▶ **What to work on**:
The task calls for every entry to be printed word for word, without the images.

•••••

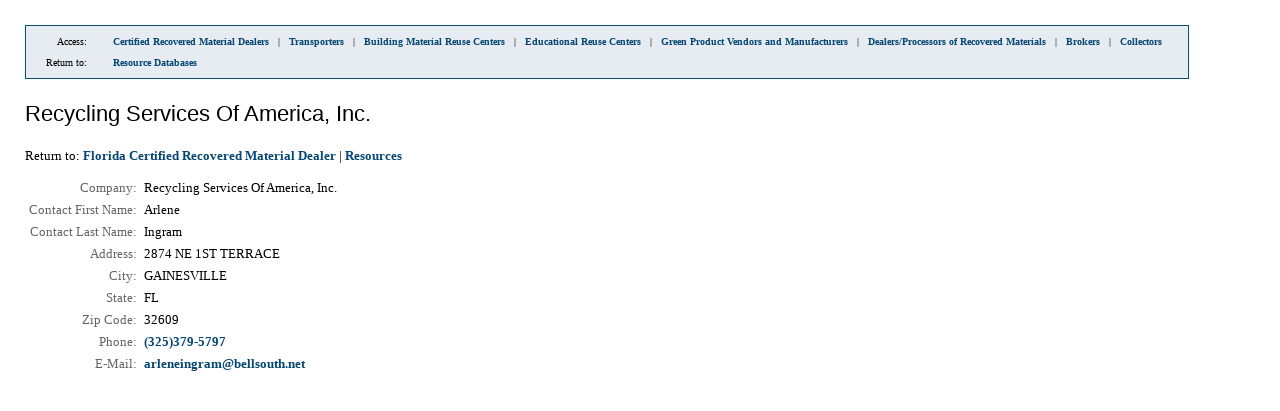

--- FILE ---
content_type: text/html;charset=UTF-8
request_url: https://rbac.swix.ws/Certified-Recovered-Material-Dealers/profile.cfm?ID=139&prmSortBy=txtCompanyName
body_size: 6372
content:


















<!DOCTYPE HTML PUBLIC "-//W3C//DTD HTML 4.01 Transitional//EN" "http://www.w3.org/TR/html4/loose.dtd">






<HTML>

<HEAD>
<TITLE>Recycling Services Of America, Inc. (Florida Certified Recovered Material Dealer)</TITLE>




<style type="text/css">

body
	{
	background-color: white;
	margin: 25px;
	}

h1
	{
	font: normal 1.4em Arial;
	color: black;
	line-height: 1.25pc;
	text-align: left;
	margin-top: 25px;
	margin-bottom: 25px;
	}

h2
	{
	font: normal 1.4em Arial;
	color: black;
	line-height: 1.25pc;
	text-align: left;
	margin-top: 25px;
	margin-bottom: 25px;
	}

p, td
	{
	color: #000000;
	font-family: Verdana;
	font-size: 0.8em; 
	}

ul li, ul ul li
	{
	text-align: left;
	font-family: Verdana;
	font-size: 0.8em; 
	line-height: 1.6em;
	}
a
	{
	color: #084874;
	text-decoration: none;
	font-weight: bold;
	}
a:hover
	{
	color: #333333;
	text-decoration: underline;
	}

.MyNavigation
	{
	padding: 5px 10px;
	font-size: 0.6em;
	margin-bottom: 25px;
	}

.MyNavigation a
	{
	padding: 3px 6px;
	text-decoration: none;
	}

.MyNavigation a:hover
	{
	background-color: #084874;
	color: white;
	padding: 3px 6px;
	}


/* -------------------------------- */
/* CLASSES FOR FORMS */

.MyFormField
	{
	color: #454545;
	font-family: Open Sans;
	font-size: 1.0em; 
	line-height: 1.4em;
	margin: 0;
	padding: 0 5px 0 0 ;
	text-align: right;
	}

.MyFormFieldLeft
	{
	color: #454545;
	font-family: Open Sans;
	font-size: 1.0em; 
	line-height: 1.4em;
	margin: 0;
	padding: 0 5px 0 0 ;
	text-align: left;
	}

.MyFormFieldCenter
	{
	color: #454545;
	font-family: Open Sans;
	font-size: 1.0em; 
	line-height: 1.4em;
	margin: 0;
	padding: 0 5px 0 0 ;
	text-align: center;
	}



.MyInputBlur
	{
	/*background-color: #ccedff;*/
	background-color: #e6ecf1;
	border: 1px gray solid;
	padding: 4px;
	font-family: Open Sans;
	font-size: 0.8em;
	}
.MyInputFocus
	{
	background-color: white;
	border: 1px black solid;
	padding: 4px;
	font-family: Open Sans;
	font-size: 0.8em;
	}
.MyInputReqBlur
	{
	background-color: #fcc;
	border: 1px #900 solid;
	padding: 4px;
	font-family: Open Sans;
	font-size: 0.8em;
	}
.MyInputReqFocus
	{
	background-color: white;
	border: 1px #c00 solid;
	padding: 4px;
	font-family: Open Sans;
	font-size: 0.8em;
	}

.MyButton
	{
	background-color: #084874;
	border: none;
	border-radius: 5px;
	color: white;
	font-family: Open Sans;
	font-weight: bold;
	font-size: 1.0em;
	padding: 5px 15px;
	margin-top: 15px;
	margin-bottom: 10px;

	border-radius: 5px;
	-webkit-border-radius: 5px;
	-moz-border-radius: 5px;
	}

.MyButton:hover
	{
	background-color: #042b45;
	}

.MyButton:active
	{
	background-color: #6a91ab;
	}


</style>


<script language="JavaScript" type="text/javascript">
<!--

function checkEmail(emailAddress) {
  var sQtext = '[^\\x0d\\x22\\x5c\\x80-\\xff]';
  var sDtext = '[^\\x0d\\x5b-\\x5d\\x80-\\xff]';
  var sAtom = '[^\\x00-\\x20\\x22\\x28\\x29\\x2c\\x2e\\x3a-\\x3c\\x3e\\x40\\x5b-\\x5d\\x7f-\\xff]+';
  var sQuotedPair = '\\x5c[\\x00-\\x7f]';
  var sDomainLiteral = '\\x5b(' + sDtext + '|' + sQuotedPair + ')*\\x5d';
  var sQuotedString = '\\x22(' + sQtext + '|' + sQuotedPair + ')*\\x22';
  var sDomain_ref = sAtom;
  var sSubDomain = '(' + sDomain_ref + '|' + sDomainLiteral + ')';
  var sWord = '(' + sAtom + '|' + sQuotedString + ')';
  var sDomain = sSubDomain + '(\\x2e' + sSubDomain + ')*';
  var sLocalPart = sWord + '(\\x2e' + sWord + ')*';
  var sAddrSpec = sLocalPart + '\\x40' + sDomain; // complete RFC822 email address spec
  var sValidEmail = '^' + sAddrSpec + '$'; // as whole string

  var reValidEmail = new RegExp(sValidEmail);

  return reValidEmail.test(emailAddress);
}

// -->
</script>








<body>






<div style="background-color: #e6ecf1; border: #045273 1px solid; display: inline-block; padding: 5px 10px;">

<table cellpadding=0 cellspacing=0 border=0>
<tr>
<td valign=top class="MyNavigation" style="text-align: right;">Access:</td>
<td valign=top class="MyNavigation">
	<a href="/Certified-Recovered-Material-Dealers/">Certified&nbsp;Recovered&nbsp;Material&nbsp;Dealers</a>&nbsp;| 
	<a href="/Transportation-Companies/">Transporters</a>&nbsp;| 
	<a href="/Building-Material-Reuse-Centers/">Building&nbsp;Material&nbsp;Reuse&nbsp;Centers</a>&nbsp;| 
	<a href="/Educational-Reuse-Centers/">Educational&nbsp;Reuse&nbsp;Centers</a>&nbsp;| 
	<a href="/Green-Product-Vendors-and-Manufacturers/">Green&nbsp;Product&nbsp;Vendors&nbsp;and&nbsp;Manufacturers</a> | 
	<a href="/Recovered-Materials-Dealers-Processors/">Dealers/Processors of Recovered Materials</a> |  
	<a href="/RMDP-Brokers/">Brokers</a>&nbsp;| 
	<a href="/RMDP-Collectors/">Collectors</a>

</td>
</tr>
<tr>
<td valign=top class="MyNavigation" style="text-align: right;">Return&nbsp;to:</td>
<td valign=top class="MyNavigation"><a href="/">Resource Databases</a></td>
</tr>
</table>

</div><br>











<h1>Recycling Services Of America, Inc.</h1>







<p>Return to: <A HREF="index.cfm?prmSortBy=txtCompanyName">Florida Certified Recovered Material Dealer</A> | <A HREF="/">Resources</A></p>






	<TABLE CELLPADDING=3 CELLSPACING=1 BORDER=0 class="MyProfile">

<TR>
<TD ALIGN=RIGHT style="color: #666;">Company:</TD>
<TD>Recycling Services Of America, Inc.</TD>
</TR>


	<TR>
	<TD ALIGN=RIGHT style="color: #666;">Contact First Name:</TD>
	<TD>Arlene</TD>
	</TR>



	<TR>
	<TD ALIGN=RIGHT style="color: #666;">Contact Last Name:</TD>
	<TD>Ingram</TD>
	</TR>



	<TR>
	<TD ALIGN=RIGHT style="color: #666;">Address:</TD>
	<TD>2874 NE 1ST TERRACE</TD>
	</TR>



	<TR>
	<TD ALIGN=RIGHT style="color: #666;">City:</TD>
	<TD>GAINESVILLE
	</TD>
	</TR>



	<TR>
	<TD ALIGN=RIGHT style="color: #666;">State:</TD>
	<TD>FL</TD>
	</TR>



	<TR>
	<TD ALIGN=RIGHT style="color: #666;">Zip Code:</TD>
	<TD>32609</TD>
	</TR>



	<TR>
	<TD ALIGN=RIGHT style="color: #666;">Phone:</TD>
	<TD><a href="tel:(325)379-5797">(325)379-5797</a></TD>
	</TR>



	<TR>
	<TD ALIGN=RIGHT style="color: #666;">E-Mail:</TD>
	<TD><A HREF="mailto:arleneingram@bellsouth.net">arleneingram@bellsouth.net</A></TD>
	</TR>



</TABLE>








</body>

</html>







•••••

▶ **Exercise answer**:
--- FILE ---
content_type: text/html;charset=UTF-8
request_url: https://rbac.swix.ws/Certified-Recovered-Material-Dealers/profile.cfm?ID=139&prmSortBy=txtCompanyName
body_size: 6372
content:


















<!DOCTYPE HTML PUBLIC "-//W3C//DTD HTML 4.01 Transitional//EN" "http://www.w3.org/TR/html4/loose.dtd">






<HTML>

<HEAD>
<TITLE>Recycling Services Of America, Inc. (Florida Certified Recovered Material Dealer)</TITLE>




<style type="text/css">

body
	{
	background-color: white;
	margin: 25px;
	}

h1
	{
	font: normal 1.4em Arial;
	color: black;
	line-height: 1.25pc;
	text-align: left;
	margin-top: 25px;
	margin-bottom: 25px;
	}

h2
	{
	font: normal 1.4em Arial;
	color: black;
	line-height: 1.25pc;
	text-align: left;
	margin-top: 25px;
	margin-bottom: 25px;
	}

p, td
	{
	color: #000000;
	font-family: Verdana;
	font-size: 0.8em; 
	}

ul li, ul ul li
	{
	text-align: left;
	font-family: Verdana;
	font-size: 0.8em; 
	line-height: 1.6em;
	}
a
	{
	color: #084874;
	text-decoration: none;
	font-weight: bold;
	}
a:hover
	{
	color: #333333;
	text-decoration: underline;
	}

.MyNavigation
	{
	padding: 5px 10px;
	font-size: 0.6em;
	margin-bottom: 25px;
	}

.MyNavigation a
	{
	padding: 3px 6px;
	text-decoration: none;
	}

.MyNavigation a:hover
	{
	background-color: #084874;
	color: white;
	padding: 3px 6px;
	}


/* -------------------------------- */
/* CLASSES FOR FORMS */

.MyFormField
	{
	color: #454545;
	font-family: Open Sans;
	font-size: 1.0em; 
	line-height: 1.4em;
	margin: 0;
	padding: 0 5px 0 0 ;
	text-align: right;
	}

.MyFormFieldLeft
	{
	color: #454545;
	font-family: Open Sans;
	font-size: 1.0em; 
	line-height: 1.4em;
	margin: 0;
	padding: 0 5px 0 0 ;
	text-align: left;
	}

.MyFormFieldCenter
	{
	color: #454545;
	font-family: Open Sans;
	font-size: 1.0em; 
	line-height: 1.4em;
	margin: 0;
	padding: 0 5px 0 0 ;
	text-align: center;
	}



.MyInputBlur
	{
	/*background-color: #ccedff;*/
	background-color: #e6ecf1;
	border: 1px gray solid;
	padding: 4px;
	font-family: Open Sans;
	font-size: 0.8em;
	}
.MyInputFocus
	{
	background-color: white;
	border: 1px black solid;
	padding: 4px;
	font-family: Open Sans;
	font-size: 0.8em;
	}
.MyInputReqBlur
	{
	background-color: #fcc;
	border: 1px #900 solid;
	padding: 4px;
	font-family: Open Sans;
	font-size: 0.8em;
	}
.MyInputReqFocus
	{
	background-color: white;
	border: 1px #c00 solid;
	padding: 4px;
	font-family: Open Sans;
	font-size: 0.8em;
	}

.MyButton
	{
	background-color: #084874;
	border: none;
	border-radius: 5px;
	color: white;
	font-family: Open Sans;
	font-weight: bold;
	font-size: 1.0em;
	padding: 5px 15px;
	margin-top: 15px;
	margin-bottom: 10px;

	border-radius: 5px;
	-webkit-border-radius: 5px;
	-moz-border-radius: 5px;
	}

.MyButton:hover
	{
	background-color: #042b45;
	}

.MyButton:active
	{
	background-color: #6a91ab;
	}


</style>


<script language="JavaScript" type="text/javascript">
<!--

function checkEmail(emailAddress) {
  var sQtext = '[^\\x0d\\x22\\x5c\\x80-\\xff]';
  var sDtext = '[^\\x0d\\x5b-\\x5d\\x80-\\xff]';
  var sAtom = '[^\\x00-\\x20\\x22\\x28\\x29\\x2c\\x2e\\x3a-\\x3c\\x3e\\x40\\x5b-\\x5d\\x7f-\\xff]+';
  var sQuotedPair = '\\x5c[\\x00-\\x7f]';
  var sDomainLiteral = '\\x5b(' + sDtext + '|' + sQuotedPair + ')*\\x5d';
  var sQuotedString = '\\x22(' + sQtext + '|' + sQuotedPair + ')*\\x22';
  var sDomain_ref = sAtom;
  var sSubDomain = '(' + sDomain_ref + '|' + sDomainLiteral + ')';
  var sWord = '(' + sAtom + '|' + sQuotedString + ')';
  var sDomain = sSubDomain + '(\\x2e' + sSubDomain + ')*';
  var sLocalPart = sWord + '(\\x2e' + sWord + ')*';
  var sAddrSpec = sLocalPart + '\\x40' + sDomain; // complete RFC822 email address spec
  var sValidEmail = '^' + sAddrSpec + '$'; // as whole string

  var reValidEmail = new RegExp(sValidEmail);

  return reValidEmail.test(emailAddress);
}

// -->
</script>








<body>






<div style="background-color: #e6ecf1; border: #045273 1px solid; display: inline-block; padding: 5px 10px;">

<table cellpadding=0 cellspacing=0 border=0>
<tr>
<td valign=top class="MyNavigation" style="text-align: right;">Access:</td>
<td valign=top class="MyNavigation">
	<a href="/Certified-Recovered-Material-Dealers/">Certified&nbsp;Recovered&nbsp;Material&nbsp;Dealers</a>&nbsp;| 
	<a href="/Transportation-Companies/">Transporters</a>&nbsp;| 
	<a href="/Building-Material-Reuse-Centers/">Building&nbsp;Material&nbsp;Reuse&nbsp;Centers</a>&nbsp;| 
	<a href="/Educational-Reuse-Centers/">Educational&nbsp;Reuse&nbsp;Centers</a>&nbsp;| 
	<a href="/Green-Product-Vendors-and-Manufacturers/">Green&nbsp;Product&nbsp;Vendors&nbsp;and&nbsp;Manufacturers</a> | 
	<a href="/Recovered-Materials-Dealers-Processors/">Dealers/Processors of Recovered Materials</a> |  
	<a href="/RMDP-Brokers/">Brokers</a>&nbsp;| 
	<a href="/RMDP-Collectors/">Collectors</a>

</td>
</tr>
<tr>
<td valign=top class="MyNavigation" style="text-align: right;">Return&nbsp;to:</td>
<td valign=top class="MyNavigation"><a href="/">Resource Databases</a></td>
</tr>
</table>

</div><br>











<h1>Recycling Services Of America, Inc.</h1>







<p>Return to: <A HREF="index.cfm?prmSortBy=txtCompanyName">Florida Certified Recovered Material Dealer</A> | <A HREF="/">Resources</A></p>






	<TABLE CELLPADDING=3 CELLSPACING=1 BORDER=0 class="MyProfile">

<TR>
<TD ALIGN=RIGHT style="color: #666;">Company:</TD>
<TD>Recycling Services Of America, Inc.</TD>
</TR>


	<TR>
	<TD ALIGN=RIGHT style="color: #666;">Contact First Name:</TD>
	<TD>Arlene</TD>
	</TR>



	<TR>
	<TD ALIGN=RIGHT style="color: #666;">Contact Last Name:</TD>
	<TD>Ingram</TD>
	</TR>



	<TR>
	<TD ALIGN=RIGHT style="color: #666;">Address:</TD>
	<TD>2874 NE 1ST TERRACE</TD>
	</TR>



	<TR>
	<TD ALIGN=RIGHT style="color: #666;">City:</TD>
	<TD>GAINESVILLE
	</TD>
	</TR>



	<TR>
	<TD ALIGN=RIGHT style="color: #666;">State:</TD>
	<TD>FL</TD>
	</TR>



	<TR>
	<TD ALIGN=RIGHT style="color: #666;">Zip Code:</TD>
	<TD>32609</TD>
	</TR>



	<TR>
	<TD ALIGN=RIGHT style="color: #666;">Phone:</TD>
	<TD><a href="tel:(325)379-5797">(325)379-5797</a></TD>
	</TR>



	<TR>
	<TD ALIGN=RIGHT style="color: #666;">E-Mail:</TD>
	<TD><A HREF="mailto:arleneingram@bellsouth.net">arleneingram@bellsouth.net</A></TD>
	</TR>



</TABLE>








</body>

</html>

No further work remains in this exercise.